Feed formulation using multi-objective Bayesian optimization

Animal diet design has been addressed mainly by optimizing analytical functions that describe digestible energy and essential nutrients, along with a set of restrictions regarding minimum nutritional content in the feed formulation. This approach results in limitations since theoretical models are not flexible enough to incorporate variables related to environmental or zootechnical conditions that affect production efficiency or to include multiple objectives regarding current challenges associated with the adaptability to new environmental contexts and the reduction of ecological footprint.

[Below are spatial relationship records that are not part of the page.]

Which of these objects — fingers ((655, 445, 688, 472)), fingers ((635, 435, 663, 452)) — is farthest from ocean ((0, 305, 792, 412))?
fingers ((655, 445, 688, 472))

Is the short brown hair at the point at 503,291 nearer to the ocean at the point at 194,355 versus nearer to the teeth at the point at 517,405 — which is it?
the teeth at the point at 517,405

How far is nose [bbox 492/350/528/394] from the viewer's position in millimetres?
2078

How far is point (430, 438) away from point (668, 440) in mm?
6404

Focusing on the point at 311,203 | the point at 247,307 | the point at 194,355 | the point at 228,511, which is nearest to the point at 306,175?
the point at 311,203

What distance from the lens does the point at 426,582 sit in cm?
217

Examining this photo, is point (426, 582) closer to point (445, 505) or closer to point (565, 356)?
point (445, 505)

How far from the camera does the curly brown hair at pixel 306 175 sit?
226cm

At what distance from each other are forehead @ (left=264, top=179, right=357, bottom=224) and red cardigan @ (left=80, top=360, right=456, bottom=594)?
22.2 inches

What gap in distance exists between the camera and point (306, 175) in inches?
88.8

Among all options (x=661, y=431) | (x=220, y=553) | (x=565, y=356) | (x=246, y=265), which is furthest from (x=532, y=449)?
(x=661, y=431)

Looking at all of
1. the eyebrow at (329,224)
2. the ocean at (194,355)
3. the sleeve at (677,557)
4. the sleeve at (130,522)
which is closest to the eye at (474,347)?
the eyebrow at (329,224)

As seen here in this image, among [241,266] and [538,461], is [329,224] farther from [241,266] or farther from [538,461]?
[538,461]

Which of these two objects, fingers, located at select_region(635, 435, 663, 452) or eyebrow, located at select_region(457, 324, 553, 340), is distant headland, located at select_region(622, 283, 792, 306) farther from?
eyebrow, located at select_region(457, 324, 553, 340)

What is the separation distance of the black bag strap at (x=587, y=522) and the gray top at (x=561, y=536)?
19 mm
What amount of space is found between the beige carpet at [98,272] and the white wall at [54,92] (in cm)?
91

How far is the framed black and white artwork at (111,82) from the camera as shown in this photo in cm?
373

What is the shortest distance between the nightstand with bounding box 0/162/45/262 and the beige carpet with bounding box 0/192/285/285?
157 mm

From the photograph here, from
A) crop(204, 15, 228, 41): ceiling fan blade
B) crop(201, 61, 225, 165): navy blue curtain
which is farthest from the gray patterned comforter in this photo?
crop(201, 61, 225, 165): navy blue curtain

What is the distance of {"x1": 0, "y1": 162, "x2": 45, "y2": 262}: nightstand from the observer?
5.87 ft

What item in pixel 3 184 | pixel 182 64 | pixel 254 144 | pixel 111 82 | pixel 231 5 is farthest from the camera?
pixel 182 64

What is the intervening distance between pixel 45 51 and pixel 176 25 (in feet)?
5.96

Unlike analytical methods, heuristic approaches can deal with variables from multiple sources using surrogate data-driven models of the objectives functions but commonly require thousands of evaluations of the target function, which is unfeasible in the context of animal diet formulation. This work proposes the use of Bayesian Optimization as an alternative solution to address the animal diet design problem since it is intended to optimize costly-to-evaluate target functions and is able to deal with noisy sampling, which is helpful in handling the intrinsic variability in the nutrient content of raw materials. A multi-objective swine diet design problem is used to evaluate the suitability of Bayesian optimization to optimize three target functions: digestible energy, lysine, and cost, and the solutions are compared with a fractional stochastic programming approach. The analytical formulation of the problem is not considered by the Bayesian optimization approach, but target functions are modeled through surrogate Bayesian models, where only input and output responses are used to drive the optimization process. Results show that a multi-objective Bayesian optimization process is able to find better solutions than previously proposed methods, improving in 10.71%, 14.77%, and 3.79% the three objectives defined. Experiments using batches of query samples per iteration show that the optimization process can also be accelerated by sampling the objective functions simultaneously.